28 mars 2007

Reflexions:Bayroupassé au banc d'essai

Mardi 27 mars 2007 
 
Jour j-26
 
Trois experts notent Bayrou
Pas de programme mais un projet. Pas de promesses mais des engagements. Le président de l'UDF a adopté la posture avantageuse du candidat raisonnable. Sur
l'éducation, les institutions, l'économie et le social, la réalité est un peu plus compliquée...
 
Institutions
« Une logique cachée »
par Dominique Reynié
François Bayrou propose de fonder une nouvelle République. Quels en sont les contours ? On note tout d'abord que le président restera élu au suffrage universel,
mais au terme d'une compétition qui maintiendra au second tour les candidats ayant dépassé 10% des suffrages exprimés lors du premier tour. Si ce système
avait été appliqué dès l'origine, trois candidats auraient été sélectionnés au second tour en 1965, 1969, 1974 et 2002, puis quatre en 1981, 1988 et 1995.
Jacques Duclos aurait été présent au second tour de 1969, Georges Marchais en 1981 et Le Pen en 1988, 1995 et bien sûr 2002. Une telle réforme ne peut
que réduire la base électorale du président élu qui pourra se contenter d'une majorité relative en l'emportant, par exemple, avec 38% des voix contre 32%
et 30% aux deux autres finalistes. L'affaiblissement du président sera encore plus marqué si, après avoir été lui-même élu par une majorité
relative, il se trouve face à une solide majorité parlementaire.

**Consignes:**
(a) D'après l'extrait fourni, quel seuil un candidat devrait-il dépasser au premier tour pour se maintenir au second tour dans la nouvelle République proposée par François Bayrou ?
(b) Restituez à l'identique le passage de l'extrait fourni qui débute aux mots « 28 mars 2007 » et se termine après les mots « peu plus compliquée... ».

**Données présentées:**
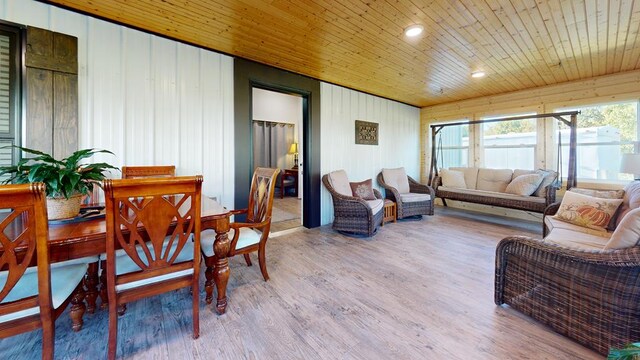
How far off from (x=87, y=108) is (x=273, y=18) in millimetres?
* * *
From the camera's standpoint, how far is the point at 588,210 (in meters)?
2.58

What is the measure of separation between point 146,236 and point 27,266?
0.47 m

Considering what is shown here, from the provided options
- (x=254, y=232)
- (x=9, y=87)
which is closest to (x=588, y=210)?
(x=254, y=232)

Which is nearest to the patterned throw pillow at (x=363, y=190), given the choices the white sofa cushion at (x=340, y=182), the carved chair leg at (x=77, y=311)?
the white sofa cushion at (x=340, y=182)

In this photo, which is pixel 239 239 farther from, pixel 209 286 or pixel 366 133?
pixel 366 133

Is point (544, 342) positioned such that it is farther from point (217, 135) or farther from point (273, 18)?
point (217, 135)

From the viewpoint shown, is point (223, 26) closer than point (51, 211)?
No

**Corrigé:**
(a) Il devrait avoir dépassé 10 % des suffrages exprimés lors du premier tour.

(b)
28 mars 2007

Reflexions:Bayroupassé au banc d'essai

Mardi 27 mars 2007 
 
Jour j-26
 
Trois experts notent Bayrou
Pas de programme mais un projet. Pas de promesses mais des engagements. Le président de l'UDF a adopté la posture avantageuse du candidat raisonnable. Sur
l'éducation, les institutions, l'économie et le social, la réalité est un peu plus compliquée...